- Awards: 12th Annual Hollywood Film Festival Award Hollywood Costume Designer of the Year for Changeling, Gran Torino

= Deborah Hopper =

American costume designer

Deborah Ann Hopper is a costume designer who has collaborated with Clint Eastwood on 17 films over the last 20 years.

==Biography==
Hopper started her career as a costume designer for opera and ballet productions. She has been working in film since 1983.

════════════════════

■ **Written problem 1**: Set down the records word for word, starting at the line that contains "Upon reviewing this" and ending at the last line of the records, with both ends included.
■ **Written problem 2**: Take the Deborah Hopper biography further from the point where it stops.
The article about Deborah Hopper and the records come from unrelated sources.

════════════════════

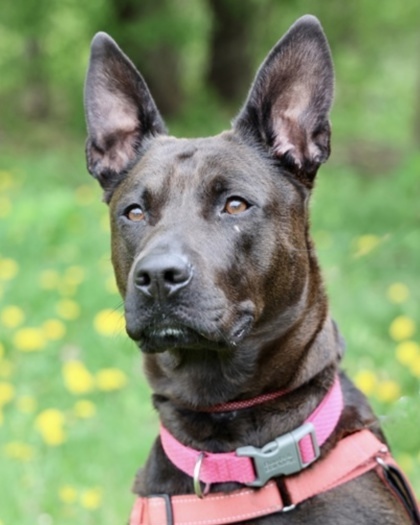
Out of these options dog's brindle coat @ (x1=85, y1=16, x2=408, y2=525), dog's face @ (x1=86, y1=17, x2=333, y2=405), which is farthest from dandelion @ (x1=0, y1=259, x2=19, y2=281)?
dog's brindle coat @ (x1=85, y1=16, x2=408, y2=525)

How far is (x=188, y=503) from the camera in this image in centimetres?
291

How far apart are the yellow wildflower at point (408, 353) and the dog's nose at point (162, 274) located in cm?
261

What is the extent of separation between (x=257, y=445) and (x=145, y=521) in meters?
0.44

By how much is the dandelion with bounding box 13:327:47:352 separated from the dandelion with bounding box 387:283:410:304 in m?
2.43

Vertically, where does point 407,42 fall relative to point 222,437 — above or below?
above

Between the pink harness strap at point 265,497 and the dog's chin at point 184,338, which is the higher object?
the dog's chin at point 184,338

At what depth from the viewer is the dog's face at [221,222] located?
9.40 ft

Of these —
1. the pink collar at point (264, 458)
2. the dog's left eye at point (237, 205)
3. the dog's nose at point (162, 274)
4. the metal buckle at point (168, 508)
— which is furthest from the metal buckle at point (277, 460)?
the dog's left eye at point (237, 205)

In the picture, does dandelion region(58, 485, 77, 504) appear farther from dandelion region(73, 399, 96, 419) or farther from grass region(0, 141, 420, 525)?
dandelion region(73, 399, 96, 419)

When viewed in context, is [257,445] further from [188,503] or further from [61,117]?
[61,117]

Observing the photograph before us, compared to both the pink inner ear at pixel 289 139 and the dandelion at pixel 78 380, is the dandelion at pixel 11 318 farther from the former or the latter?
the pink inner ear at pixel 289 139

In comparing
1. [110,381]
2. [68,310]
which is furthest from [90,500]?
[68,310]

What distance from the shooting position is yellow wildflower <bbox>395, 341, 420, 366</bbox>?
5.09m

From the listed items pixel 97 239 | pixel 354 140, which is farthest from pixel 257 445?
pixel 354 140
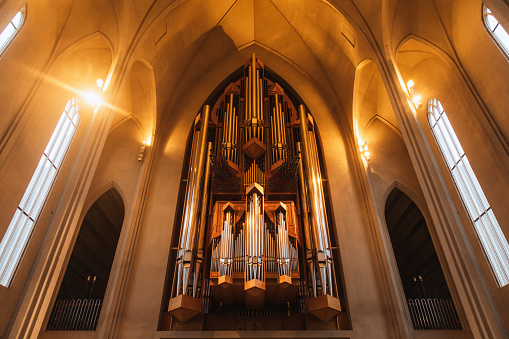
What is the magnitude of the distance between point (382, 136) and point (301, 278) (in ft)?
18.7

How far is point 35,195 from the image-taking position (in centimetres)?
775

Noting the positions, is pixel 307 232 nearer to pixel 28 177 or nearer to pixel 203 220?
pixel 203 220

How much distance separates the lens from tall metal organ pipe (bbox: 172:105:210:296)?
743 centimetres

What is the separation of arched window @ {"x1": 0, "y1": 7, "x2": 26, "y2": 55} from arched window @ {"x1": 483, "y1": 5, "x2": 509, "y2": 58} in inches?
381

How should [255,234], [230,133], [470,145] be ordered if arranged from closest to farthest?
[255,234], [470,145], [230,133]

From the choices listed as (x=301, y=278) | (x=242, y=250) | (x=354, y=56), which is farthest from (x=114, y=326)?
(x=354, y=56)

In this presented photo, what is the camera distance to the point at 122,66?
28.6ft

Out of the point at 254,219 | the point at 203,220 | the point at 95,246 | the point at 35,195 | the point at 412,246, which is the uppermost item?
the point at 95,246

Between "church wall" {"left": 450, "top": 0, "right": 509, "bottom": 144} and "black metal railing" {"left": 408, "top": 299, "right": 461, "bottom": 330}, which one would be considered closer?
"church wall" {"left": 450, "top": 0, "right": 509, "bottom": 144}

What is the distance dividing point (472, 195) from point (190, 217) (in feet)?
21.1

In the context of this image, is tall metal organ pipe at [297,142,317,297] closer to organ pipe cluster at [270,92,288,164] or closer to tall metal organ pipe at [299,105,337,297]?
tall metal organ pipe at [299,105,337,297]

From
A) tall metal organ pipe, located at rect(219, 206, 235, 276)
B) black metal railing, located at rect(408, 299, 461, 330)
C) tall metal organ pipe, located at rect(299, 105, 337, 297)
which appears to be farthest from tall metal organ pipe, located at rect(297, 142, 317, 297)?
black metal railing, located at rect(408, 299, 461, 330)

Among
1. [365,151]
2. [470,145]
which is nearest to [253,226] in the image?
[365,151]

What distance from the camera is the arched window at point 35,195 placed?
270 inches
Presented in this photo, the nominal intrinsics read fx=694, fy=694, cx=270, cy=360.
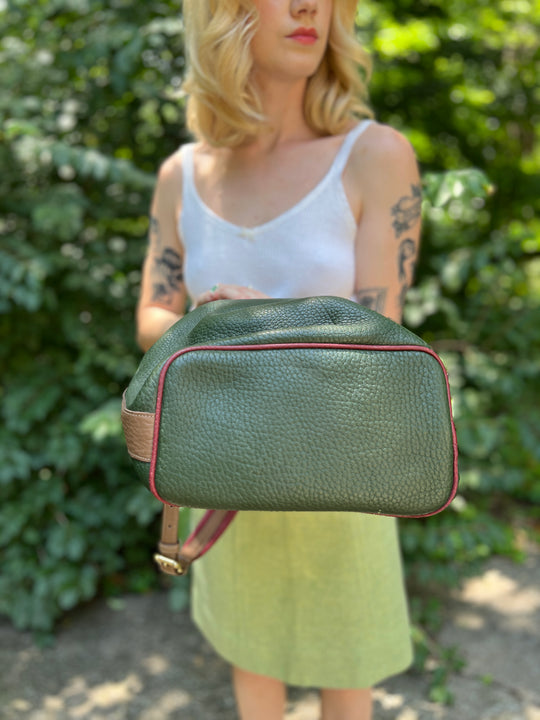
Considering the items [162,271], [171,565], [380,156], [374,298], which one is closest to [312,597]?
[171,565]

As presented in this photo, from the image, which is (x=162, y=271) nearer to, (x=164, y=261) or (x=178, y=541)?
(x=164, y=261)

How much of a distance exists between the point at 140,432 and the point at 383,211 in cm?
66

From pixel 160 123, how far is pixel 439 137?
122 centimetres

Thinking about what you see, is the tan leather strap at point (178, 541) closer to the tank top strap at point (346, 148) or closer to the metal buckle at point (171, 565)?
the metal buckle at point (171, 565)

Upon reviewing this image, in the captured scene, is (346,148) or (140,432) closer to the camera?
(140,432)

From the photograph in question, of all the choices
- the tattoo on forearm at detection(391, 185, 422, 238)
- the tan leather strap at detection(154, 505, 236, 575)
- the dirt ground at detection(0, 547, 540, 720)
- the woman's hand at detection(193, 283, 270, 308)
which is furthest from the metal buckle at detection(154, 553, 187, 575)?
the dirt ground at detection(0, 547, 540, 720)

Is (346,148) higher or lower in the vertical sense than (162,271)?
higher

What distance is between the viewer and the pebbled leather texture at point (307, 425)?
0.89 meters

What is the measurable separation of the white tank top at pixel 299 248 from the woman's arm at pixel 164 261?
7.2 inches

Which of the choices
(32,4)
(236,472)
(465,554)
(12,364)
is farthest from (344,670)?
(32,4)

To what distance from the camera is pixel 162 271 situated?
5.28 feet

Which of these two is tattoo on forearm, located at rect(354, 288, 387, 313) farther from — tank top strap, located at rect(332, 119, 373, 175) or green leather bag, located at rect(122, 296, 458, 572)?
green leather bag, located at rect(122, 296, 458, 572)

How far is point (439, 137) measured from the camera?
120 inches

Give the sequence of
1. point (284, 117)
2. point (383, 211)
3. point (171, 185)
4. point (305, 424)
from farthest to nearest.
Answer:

════════════════════

■ **Task output 1**:
Upon reviewing this image, in the captured scene, is (346,148) or (140,432) closer to the camera?
(140,432)

From the photograph in question, of all the choices
- the tattoo on forearm at detection(391, 185, 422, 238)
- the tan leather strap at detection(154, 505, 236, 575)
- the dirt ground at detection(0, 547, 540, 720)
- the woman's hand at detection(193, 283, 270, 308)
which is furthest from the metal buckle at detection(154, 553, 187, 575)?
the dirt ground at detection(0, 547, 540, 720)

Is (346,148) higher or lower in the vertical sense than (162,271)?
higher

What distance is between the viewer and the pebbled leather texture at point (307, 425)?
0.89 meters

What is the measurable separation of the white tank top at pixel 299 248 from the woman's arm at pixel 164 261?
7.2 inches

Which of the choices
(32,4)
(236,472)
(465,554)
(12,364)
is farthest from (344,670)?
(32,4)

To what distance from the camera is pixel 162 271 situated?
5.28 feet

Which of these two is tattoo on forearm, located at rect(354, 288, 387, 313) farther from — tank top strap, located at rect(332, 119, 373, 175) or green leather bag, located at rect(122, 296, 458, 572)?
green leather bag, located at rect(122, 296, 458, 572)

How far is point (439, 137) measured from the camera?
120 inches

Give the sequence of
1. point (284, 117)
2. point (383, 211)
3. point (171, 185)
4. point (305, 424)
from farthest to nearest.
Answer:

■ **Task output 2**:
Hopper has worked closely with director Clint Eastwood for more than 20 years on films. According to Hopper she typically spends several months collecting vintage items and recreating period clothes from photographs. It is all part of her minimalist philosophy towards costuming. Hopper stated, "With the work that I do with Clint, his movies are basically everyday life, so the costumes that I deal with are everyday clothes. The costumes, in a way, have to be invisible. If they show then I think it’s kind of distracting. It should be more about the story."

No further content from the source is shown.